[What to work on]
Below is a block of data; give all of it again word for word.
──────────────────────────────
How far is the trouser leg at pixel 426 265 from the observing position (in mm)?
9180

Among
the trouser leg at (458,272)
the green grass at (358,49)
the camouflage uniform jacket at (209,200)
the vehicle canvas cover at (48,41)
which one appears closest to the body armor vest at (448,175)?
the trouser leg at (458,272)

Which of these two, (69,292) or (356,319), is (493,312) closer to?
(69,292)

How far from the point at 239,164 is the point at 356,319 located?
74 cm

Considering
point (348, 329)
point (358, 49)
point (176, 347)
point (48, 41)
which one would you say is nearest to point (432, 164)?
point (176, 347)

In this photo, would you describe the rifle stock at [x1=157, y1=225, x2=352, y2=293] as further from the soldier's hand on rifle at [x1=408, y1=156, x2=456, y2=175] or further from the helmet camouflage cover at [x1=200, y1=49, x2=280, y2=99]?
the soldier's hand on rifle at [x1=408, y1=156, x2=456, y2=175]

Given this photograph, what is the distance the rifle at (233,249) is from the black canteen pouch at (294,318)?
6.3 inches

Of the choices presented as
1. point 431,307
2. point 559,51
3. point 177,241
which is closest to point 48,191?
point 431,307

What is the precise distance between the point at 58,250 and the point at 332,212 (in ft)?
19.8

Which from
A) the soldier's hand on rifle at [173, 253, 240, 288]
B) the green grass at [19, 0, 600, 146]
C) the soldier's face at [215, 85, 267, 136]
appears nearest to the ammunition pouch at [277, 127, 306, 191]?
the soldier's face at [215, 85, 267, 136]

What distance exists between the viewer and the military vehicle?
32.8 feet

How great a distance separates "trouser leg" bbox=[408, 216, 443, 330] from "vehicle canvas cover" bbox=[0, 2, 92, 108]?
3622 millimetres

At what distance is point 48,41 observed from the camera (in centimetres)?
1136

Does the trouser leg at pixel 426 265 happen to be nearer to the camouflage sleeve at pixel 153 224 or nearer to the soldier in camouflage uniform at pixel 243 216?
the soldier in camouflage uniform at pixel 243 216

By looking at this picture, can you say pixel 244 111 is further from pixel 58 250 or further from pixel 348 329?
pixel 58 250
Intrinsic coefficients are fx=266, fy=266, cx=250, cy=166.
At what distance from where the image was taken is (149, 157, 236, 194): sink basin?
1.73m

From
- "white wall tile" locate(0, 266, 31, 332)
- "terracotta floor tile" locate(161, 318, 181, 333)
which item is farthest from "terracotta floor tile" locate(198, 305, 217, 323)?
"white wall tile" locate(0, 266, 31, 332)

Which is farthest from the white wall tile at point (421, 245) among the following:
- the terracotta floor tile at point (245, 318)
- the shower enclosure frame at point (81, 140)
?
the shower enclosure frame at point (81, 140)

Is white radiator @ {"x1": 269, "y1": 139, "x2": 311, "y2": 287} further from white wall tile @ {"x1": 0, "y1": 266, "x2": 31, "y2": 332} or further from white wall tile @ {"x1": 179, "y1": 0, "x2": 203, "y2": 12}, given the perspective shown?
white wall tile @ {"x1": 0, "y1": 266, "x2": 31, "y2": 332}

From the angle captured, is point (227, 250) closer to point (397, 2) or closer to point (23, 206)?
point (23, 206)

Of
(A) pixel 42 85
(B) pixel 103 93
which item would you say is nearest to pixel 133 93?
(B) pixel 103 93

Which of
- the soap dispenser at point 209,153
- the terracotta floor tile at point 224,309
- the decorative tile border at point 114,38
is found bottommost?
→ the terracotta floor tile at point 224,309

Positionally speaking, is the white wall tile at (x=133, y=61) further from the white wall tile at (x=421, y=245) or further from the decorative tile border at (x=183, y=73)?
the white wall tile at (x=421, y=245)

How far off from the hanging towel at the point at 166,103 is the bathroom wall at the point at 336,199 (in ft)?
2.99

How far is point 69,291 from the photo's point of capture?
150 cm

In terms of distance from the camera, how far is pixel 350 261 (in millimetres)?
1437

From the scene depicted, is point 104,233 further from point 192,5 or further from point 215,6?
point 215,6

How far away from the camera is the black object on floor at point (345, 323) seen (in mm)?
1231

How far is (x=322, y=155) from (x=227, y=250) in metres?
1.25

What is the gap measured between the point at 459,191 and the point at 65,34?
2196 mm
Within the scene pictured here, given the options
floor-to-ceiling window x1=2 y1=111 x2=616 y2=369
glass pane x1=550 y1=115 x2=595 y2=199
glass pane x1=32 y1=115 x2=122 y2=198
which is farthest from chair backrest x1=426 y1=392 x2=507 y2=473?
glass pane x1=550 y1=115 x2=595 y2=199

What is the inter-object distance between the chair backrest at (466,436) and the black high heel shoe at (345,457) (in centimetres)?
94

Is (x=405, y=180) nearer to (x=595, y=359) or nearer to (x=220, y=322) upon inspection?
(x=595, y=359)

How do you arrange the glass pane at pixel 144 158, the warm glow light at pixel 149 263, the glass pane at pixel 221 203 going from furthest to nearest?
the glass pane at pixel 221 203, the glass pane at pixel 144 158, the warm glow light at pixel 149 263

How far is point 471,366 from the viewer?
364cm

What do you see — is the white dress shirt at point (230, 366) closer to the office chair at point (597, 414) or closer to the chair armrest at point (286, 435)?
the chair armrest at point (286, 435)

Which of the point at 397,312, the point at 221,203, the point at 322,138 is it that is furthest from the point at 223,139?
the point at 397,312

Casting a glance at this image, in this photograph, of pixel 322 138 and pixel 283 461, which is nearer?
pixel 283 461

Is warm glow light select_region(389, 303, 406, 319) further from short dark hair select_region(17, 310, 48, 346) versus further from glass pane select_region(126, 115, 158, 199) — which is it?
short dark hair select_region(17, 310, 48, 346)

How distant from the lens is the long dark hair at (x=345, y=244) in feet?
──────────────────────────────
[Worked solution]
How far is the trouser leg at pixel 426 265 from the observing position (in mm)?
9180

Among
the trouser leg at (458,272)
the green grass at (358,49)
the camouflage uniform jacket at (209,200)
the vehicle canvas cover at (48,41)
which one appears closest to the body armor vest at (448,175)?
the trouser leg at (458,272)

Which of these two, (69,292) or (356,319), is (493,312) closer to?
(69,292)

How far from the point at 239,164 is the point at 356,319 located?
74 cm

Considering
point (348, 329)
point (358, 49)
point (176, 347)
point (48, 41)
which one would you say is nearest to point (432, 164)?
point (176, 347)

In this photo, would you describe the rifle stock at [x1=157, y1=225, x2=352, y2=293] as further from the soldier's hand on rifle at [x1=408, y1=156, x2=456, y2=175] or further from the helmet camouflage cover at [x1=200, y1=49, x2=280, y2=99]?
the soldier's hand on rifle at [x1=408, y1=156, x2=456, y2=175]

Given this photograph, what is the distance the rifle at (233,249) is from the black canteen pouch at (294,318)?
6.3 inches

Of the choices presented as
1. point 431,307
2. point 559,51
3. point 177,241
which is closest to point 48,191?
point 431,307

What is the precise distance between the point at 58,250 and the point at 332,212 (in ft)?
19.8

Which from
A) the soldier's hand on rifle at [173, 253, 240, 288]
B) the green grass at [19, 0, 600, 146]
C) the soldier's face at [215, 85, 267, 136]
appears nearest to the ammunition pouch at [277, 127, 306, 191]?
the soldier's face at [215, 85, 267, 136]

What distance exists between the viewer and the military vehicle?
32.8 feet

How great a distance separates "trouser leg" bbox=[408, 216, 443, 330] from "vehicle canvas cover" bbox=[0, 2, 92, 108]?
3622 millimetres

At what distance is point 48,41 observed from the camera (in centimetres)?
1136

Does the trouser leg at pixel 426 265 happen to be nearer to the camouflage sleeve at pixel 153 224 or nearer to the soldier in camouflage uniform at pixel 243 216?
the soldier in camouflage uniform at pixel 243 216

By looking at this picture, can you say pixel 244 111 is further from pixel 58 250 or further from pixel 348 329?
pixel 58 250
Intrinsic coefficients are fx=266, fy=266, cx=250, cy=166.
At what distance from where the image was taken is (149, 157, 236, 194): sink basin?
1.73m

From
- "white wall tile" locate(0, 266, 31, 332)
- "terracotta floor tile" locate(161, 318, 181, 333)
which item is farthest from "terracotta floor tile" locate(198, 305, 217, 323)?
"white wall tile" locate(0, 266, 31, 332)

Which is farthest from the white wall tile at point (421, 245) among the following:
- the terracotta floor tile at point (245, 318)
- the shower enclosure frame at point (81, 140)
?
the shower enclosure frame at point (81, 140)

Is white radiator @ {"x1": 269, "y1": 139, "x2": 311, "y2": 287} further from white wall tile @ {"x1": 0, "y1": 266, "x2": 31, "y2": 332} or further from white wall tile @ {"x1": 179, "y1": 0, "x2": 203, "y2": 12}, given the perspective shown?
white wall tile @ {"x1": 0, "y1": 266, "x2": 31, "y2": 332}

From the angle captured, is point (227, 250) closer to point (397, 2) or closer to point (23, 206)?
point (23, 206)

Of
(A) pixel 42 85
(B) pixel 103 93
which item would you say is nearest to pixel 133 93?
(B) pixel 103 93

Which of
- the soap dispenser at point 209,153
- the terracotta floor tile at point 224,309
- the decorative tile border at point 114,38
is found bottommost?
→ the terracotta floor tile at point 224,309

Positionally speaking, is the white wall tile at (x=133, y=61) further from the white wall tile at (x=421, y=245) or further from the decorative tile border at (x=183, y=73)?
the white wall tile at (x=421, y=245)

How far off from the hanging towel at the point at 166,103 is the bathroom wall at the point at 336,199 (in ft)?
2.99

How far is point 69,291 from the photo's point of capture?
150 cm

In terms of distance from the camera, how far is pixel 350 261 (in millimetres)?
1437

From the scene depicted, is point 104,233 further from point 192,5 or further from point 215,6?
point 215,6

How far away from the camera is the black object on floor at point (345, 323) seen (in mm)?
1231

How far is (x=322, y=155) from (x=227, y=250) in metres?
1.25

What is the gap measured between the point at 459,191 and the point at 65,34?
2196 mm
Within the scene pictured here, given the options
floor-to-ceiling window x1=2 y1=111 x2=616 y2=369
glass pane x1=550 y1=115 x2=595 y2=199
glass pane x1=32 y1=115 x2=122 y2=198
which is farthest from chair backrest x1=426 y1=392 x2=507 y2=473?
glass pane x1=550 y1=115 x2=595 y2=199

What is the inter-object distance between the chair backrest at (466,436) and the black high heel shoe at (345,457) (in centimetres)?
94

Is (x=405, y=180) nearer to (x=595, y=359) or nearer to (x=220, y=322) upon inspection?
(x=595, y=359)

How do you arrange the glass pane at pixel 144 158, the warm glow light at pixel 149 263, the glass pane at pixel 221 203 going from furthest to nearest?
the glass pane at pixel 221 203, the glass pane at pixel 144 158, the warm glow light at pixel 149 263

How far is point 471,366 from the viewer?
364cm

What do you see — is the white dress shirt at point (230, 366) closer to the office chair at point (597, 414) or closer to the chair armrest at point (286, 435)?
the chair armrest at point (286, 435)

Which of the point at 397,312, the point at 221,203, the point at 322,138 is it that is furthest from the point at 223,139?
the point at 397,312

Casting a glance at this image, in this photograph, of pixel 322 138 and pixel 283 461, which is nearer?
pixel 283 461

Is warm glow light select_region(389, 303, 406, 319) further from short dark hair select_region(17, 310, 48, 346) versus further from glass pane select_region(126, 115, 158, 199) — which is it?
short dark hair select_region(17, 310, 48, 346)

How distant from the lens is the long dark hair at (x=345, y=244) in feet?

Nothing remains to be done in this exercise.